## INPUT DATA

......

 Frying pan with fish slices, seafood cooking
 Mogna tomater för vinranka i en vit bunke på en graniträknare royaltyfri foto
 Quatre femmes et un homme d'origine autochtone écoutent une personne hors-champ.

......

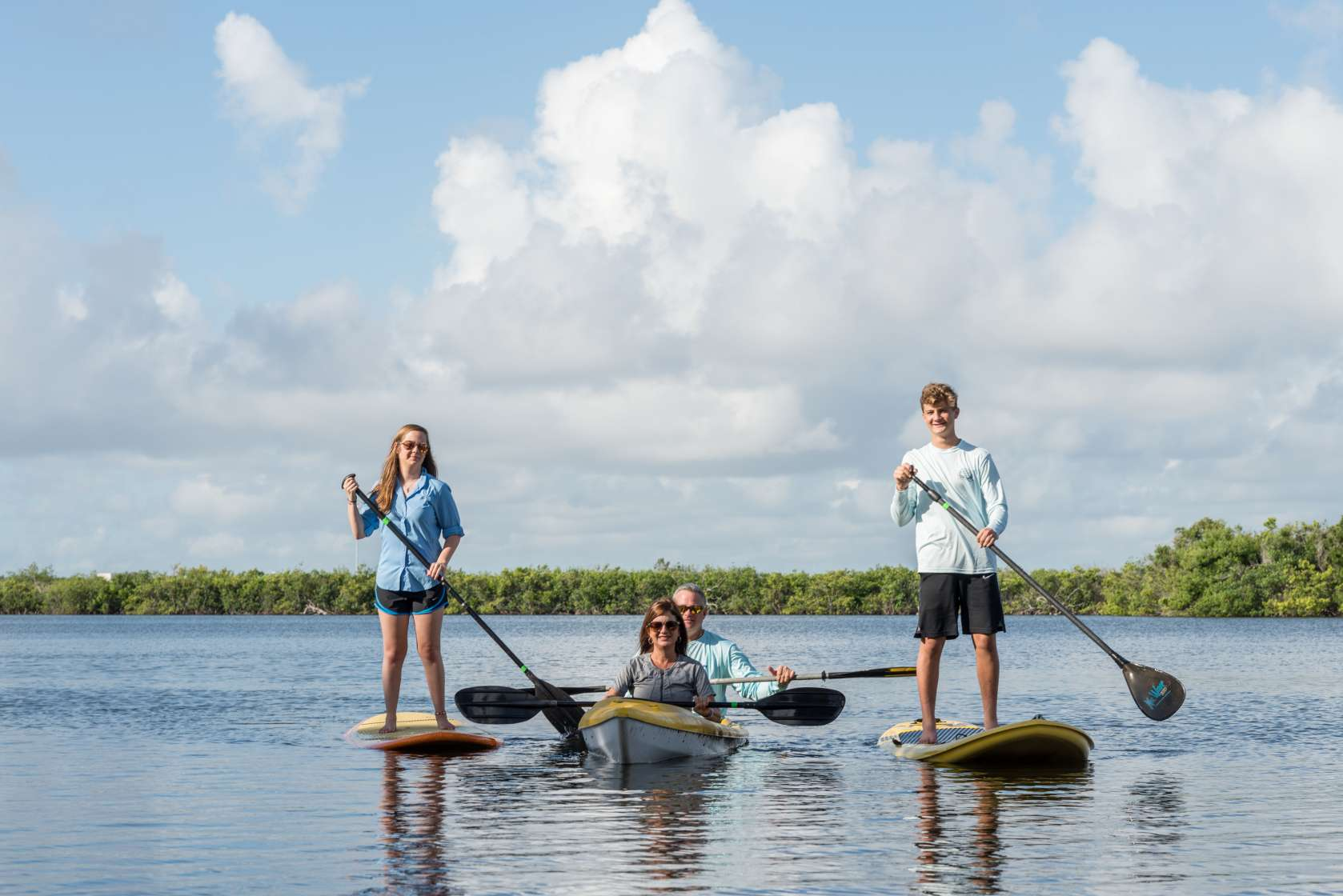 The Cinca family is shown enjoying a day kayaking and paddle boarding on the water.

......

## WHAT IS BEING ASKED
Give the exact lines, and only those, from the line containing "Frying pan with fish slices, seafood cooking" through the line containing "Quatre femmes et" in the entries above.

## ANSWER SECTION
 Frying pan with fish slices, seafood cooking
 Mogna tomater för vinranka i en vit bunke på en graniträknare royaltyfri foto
 Quatre femmes et un homme d'origine autochtone écoutent une personne hors-champ.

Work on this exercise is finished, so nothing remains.